The claimant asked for a reconsideration of part of the Tribunal’s decision regarding the denial of an orthopaedic assessment. Vice Chair Farlam was satisfied that the decision did not contain any errors of law or fact. Having accepted some of the evidence in the orthopaedic assessment did not obligate the adjudicator to find that the cost of it was reasonable and necessary. Vice Chair Farlam held that there was a distinction between finding that the claimant sustained the impairments in question apart from finding that proposed treatment was reasonable and necessary. The claimant’s suggestion that the orthopaedic assessment was a key part of the Decision which allowed three other treatment plans to be awarded, and that but for the orthopaedic assessment the decision would not have been reached, was speculation and did not establish ground for reconsideration. The claimant also argued that the adjudicator made a significant error of law or fact in failing to find that she was entitled to the cost of the orthopaedic assessment because she never received a denial notice from the insurer. However, the evidence before the Vice Chair was that the claimant did receive an appropriate denial and the date of denial of all treatment plans and examinations were agreed upon prior to the hearing. The claimant also suggested that a negative inference should be drawn against the insurer for not providing the accident benefits file and that the notice of examination was deficient. Vice Chair Farlam held that reconsideration was not an opportunity to raise new and different arguments not made at the hearing. The reconsideration was dismissed.

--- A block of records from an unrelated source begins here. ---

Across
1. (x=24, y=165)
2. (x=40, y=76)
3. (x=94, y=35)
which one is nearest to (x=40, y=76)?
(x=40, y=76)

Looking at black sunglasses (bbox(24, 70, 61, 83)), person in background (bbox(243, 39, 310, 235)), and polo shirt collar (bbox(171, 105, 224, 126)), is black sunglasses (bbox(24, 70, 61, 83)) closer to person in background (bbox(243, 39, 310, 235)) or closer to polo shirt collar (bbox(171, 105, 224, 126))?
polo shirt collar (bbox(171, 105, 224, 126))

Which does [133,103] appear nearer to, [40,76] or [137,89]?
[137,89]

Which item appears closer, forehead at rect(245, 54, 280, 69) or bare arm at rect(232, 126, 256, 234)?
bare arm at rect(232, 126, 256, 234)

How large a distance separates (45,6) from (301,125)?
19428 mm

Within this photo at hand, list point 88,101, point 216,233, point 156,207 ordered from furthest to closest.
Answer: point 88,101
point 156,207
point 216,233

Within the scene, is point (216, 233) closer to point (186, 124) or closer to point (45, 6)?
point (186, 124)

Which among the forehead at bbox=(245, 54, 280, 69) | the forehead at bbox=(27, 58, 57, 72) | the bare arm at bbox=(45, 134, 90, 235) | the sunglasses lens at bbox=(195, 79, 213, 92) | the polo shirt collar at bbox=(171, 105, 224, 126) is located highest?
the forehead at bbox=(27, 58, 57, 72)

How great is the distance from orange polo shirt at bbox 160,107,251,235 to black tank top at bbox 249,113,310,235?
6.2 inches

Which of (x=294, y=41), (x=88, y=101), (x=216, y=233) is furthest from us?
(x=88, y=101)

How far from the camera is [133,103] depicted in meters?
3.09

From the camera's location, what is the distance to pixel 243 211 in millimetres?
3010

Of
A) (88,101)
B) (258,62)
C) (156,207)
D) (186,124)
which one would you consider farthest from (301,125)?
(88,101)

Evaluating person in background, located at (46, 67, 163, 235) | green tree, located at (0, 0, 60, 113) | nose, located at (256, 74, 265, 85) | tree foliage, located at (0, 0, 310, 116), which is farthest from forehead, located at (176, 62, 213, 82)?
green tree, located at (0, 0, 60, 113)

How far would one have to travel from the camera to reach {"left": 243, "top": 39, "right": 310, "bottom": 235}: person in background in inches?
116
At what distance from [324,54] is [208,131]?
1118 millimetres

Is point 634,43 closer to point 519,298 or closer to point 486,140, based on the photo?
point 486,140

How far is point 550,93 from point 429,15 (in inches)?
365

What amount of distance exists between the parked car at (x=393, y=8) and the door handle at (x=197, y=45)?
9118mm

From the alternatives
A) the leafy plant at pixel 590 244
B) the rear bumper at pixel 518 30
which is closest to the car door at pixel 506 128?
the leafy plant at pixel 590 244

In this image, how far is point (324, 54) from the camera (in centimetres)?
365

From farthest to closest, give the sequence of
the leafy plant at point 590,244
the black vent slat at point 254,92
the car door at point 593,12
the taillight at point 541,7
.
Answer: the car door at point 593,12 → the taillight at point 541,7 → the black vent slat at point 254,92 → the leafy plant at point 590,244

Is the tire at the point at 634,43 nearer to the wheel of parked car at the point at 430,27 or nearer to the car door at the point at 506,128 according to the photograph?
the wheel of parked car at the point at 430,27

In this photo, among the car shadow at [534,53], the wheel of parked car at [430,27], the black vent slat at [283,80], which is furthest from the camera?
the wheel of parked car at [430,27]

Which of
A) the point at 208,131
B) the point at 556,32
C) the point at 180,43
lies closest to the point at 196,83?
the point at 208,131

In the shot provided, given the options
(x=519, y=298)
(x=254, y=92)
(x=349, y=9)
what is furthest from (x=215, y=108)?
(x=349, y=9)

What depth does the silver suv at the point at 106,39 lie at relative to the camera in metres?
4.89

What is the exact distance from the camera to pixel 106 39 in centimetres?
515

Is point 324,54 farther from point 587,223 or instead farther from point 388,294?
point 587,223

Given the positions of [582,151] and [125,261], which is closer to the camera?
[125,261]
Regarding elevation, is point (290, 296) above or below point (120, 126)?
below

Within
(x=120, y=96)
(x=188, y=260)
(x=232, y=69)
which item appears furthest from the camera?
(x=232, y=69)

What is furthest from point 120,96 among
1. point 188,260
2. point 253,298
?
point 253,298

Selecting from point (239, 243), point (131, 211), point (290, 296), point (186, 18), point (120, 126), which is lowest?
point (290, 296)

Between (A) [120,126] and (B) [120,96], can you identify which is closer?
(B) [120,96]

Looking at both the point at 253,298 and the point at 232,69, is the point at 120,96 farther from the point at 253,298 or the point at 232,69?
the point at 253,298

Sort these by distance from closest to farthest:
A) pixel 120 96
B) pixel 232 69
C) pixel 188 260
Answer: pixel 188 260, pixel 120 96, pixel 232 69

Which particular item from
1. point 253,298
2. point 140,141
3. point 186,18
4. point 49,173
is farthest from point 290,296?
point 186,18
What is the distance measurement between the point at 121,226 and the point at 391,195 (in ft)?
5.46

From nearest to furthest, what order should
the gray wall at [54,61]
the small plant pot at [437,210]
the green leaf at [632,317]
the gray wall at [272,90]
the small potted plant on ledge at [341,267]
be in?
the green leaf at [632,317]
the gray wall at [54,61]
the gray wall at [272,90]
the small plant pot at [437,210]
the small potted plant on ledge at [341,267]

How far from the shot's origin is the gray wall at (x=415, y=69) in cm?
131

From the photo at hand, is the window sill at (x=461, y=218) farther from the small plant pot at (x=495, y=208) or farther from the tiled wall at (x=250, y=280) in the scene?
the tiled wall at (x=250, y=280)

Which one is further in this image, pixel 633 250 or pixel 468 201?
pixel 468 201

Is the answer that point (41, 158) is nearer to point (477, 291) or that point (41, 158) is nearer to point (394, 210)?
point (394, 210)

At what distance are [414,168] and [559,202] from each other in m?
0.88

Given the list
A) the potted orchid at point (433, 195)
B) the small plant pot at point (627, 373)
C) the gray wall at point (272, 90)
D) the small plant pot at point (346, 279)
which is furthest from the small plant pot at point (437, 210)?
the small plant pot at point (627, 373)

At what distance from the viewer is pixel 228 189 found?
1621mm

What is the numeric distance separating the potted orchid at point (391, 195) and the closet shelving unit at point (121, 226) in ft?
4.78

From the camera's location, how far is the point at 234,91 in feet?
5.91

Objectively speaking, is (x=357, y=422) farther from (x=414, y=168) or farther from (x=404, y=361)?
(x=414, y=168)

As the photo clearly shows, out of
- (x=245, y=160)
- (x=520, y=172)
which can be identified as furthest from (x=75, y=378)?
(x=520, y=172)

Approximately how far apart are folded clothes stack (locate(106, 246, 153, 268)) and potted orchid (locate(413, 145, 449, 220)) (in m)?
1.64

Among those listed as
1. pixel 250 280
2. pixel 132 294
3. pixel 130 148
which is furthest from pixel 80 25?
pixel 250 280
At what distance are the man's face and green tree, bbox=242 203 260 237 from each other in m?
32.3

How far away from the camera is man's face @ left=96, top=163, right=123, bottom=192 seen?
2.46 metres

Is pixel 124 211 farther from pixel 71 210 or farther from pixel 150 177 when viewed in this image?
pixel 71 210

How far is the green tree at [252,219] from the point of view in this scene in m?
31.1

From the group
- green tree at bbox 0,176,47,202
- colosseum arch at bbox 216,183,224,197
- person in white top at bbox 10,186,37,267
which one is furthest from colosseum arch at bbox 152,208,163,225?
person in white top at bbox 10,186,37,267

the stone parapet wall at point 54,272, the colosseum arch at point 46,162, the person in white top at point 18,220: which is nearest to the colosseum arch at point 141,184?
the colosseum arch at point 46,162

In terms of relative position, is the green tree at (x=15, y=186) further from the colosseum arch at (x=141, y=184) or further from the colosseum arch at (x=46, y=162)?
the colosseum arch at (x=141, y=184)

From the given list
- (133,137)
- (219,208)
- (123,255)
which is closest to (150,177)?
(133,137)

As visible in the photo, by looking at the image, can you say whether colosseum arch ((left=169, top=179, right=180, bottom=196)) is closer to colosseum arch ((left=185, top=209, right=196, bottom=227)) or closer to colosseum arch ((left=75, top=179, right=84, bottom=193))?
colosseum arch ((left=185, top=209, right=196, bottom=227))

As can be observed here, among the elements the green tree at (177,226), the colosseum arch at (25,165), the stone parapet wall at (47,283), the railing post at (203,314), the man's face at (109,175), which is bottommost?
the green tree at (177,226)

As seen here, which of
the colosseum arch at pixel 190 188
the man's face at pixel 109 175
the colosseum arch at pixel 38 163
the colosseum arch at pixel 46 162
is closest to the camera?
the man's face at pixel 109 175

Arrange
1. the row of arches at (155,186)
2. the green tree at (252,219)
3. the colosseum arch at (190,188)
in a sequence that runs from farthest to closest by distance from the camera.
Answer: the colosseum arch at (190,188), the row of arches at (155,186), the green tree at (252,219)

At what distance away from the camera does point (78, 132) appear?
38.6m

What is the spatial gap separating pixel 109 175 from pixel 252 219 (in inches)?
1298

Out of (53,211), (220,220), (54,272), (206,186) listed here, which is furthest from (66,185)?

P.K. v. Coseco Insurance Company (19-004126)

The claimant sought entitlement to various medical benefits for physiotherapy services, representing the balances owing on several treatment plans approved by the insurer and invoiced some months after the services were incurred by the claimant. The insurer did not dispute the reasonableness and necessity of the disputed benefits, but rather that payment of the benefits would exceed the $50,000 policy cap in the SABS. Adjudicator Farlam held that the claimant was not entitled to the disputed treatment plans, noting that the $50,000 monetary limit is one prescribed by law. While there are exceptions for optional benefits and catastrophic impairment, neither exception applied in this matter.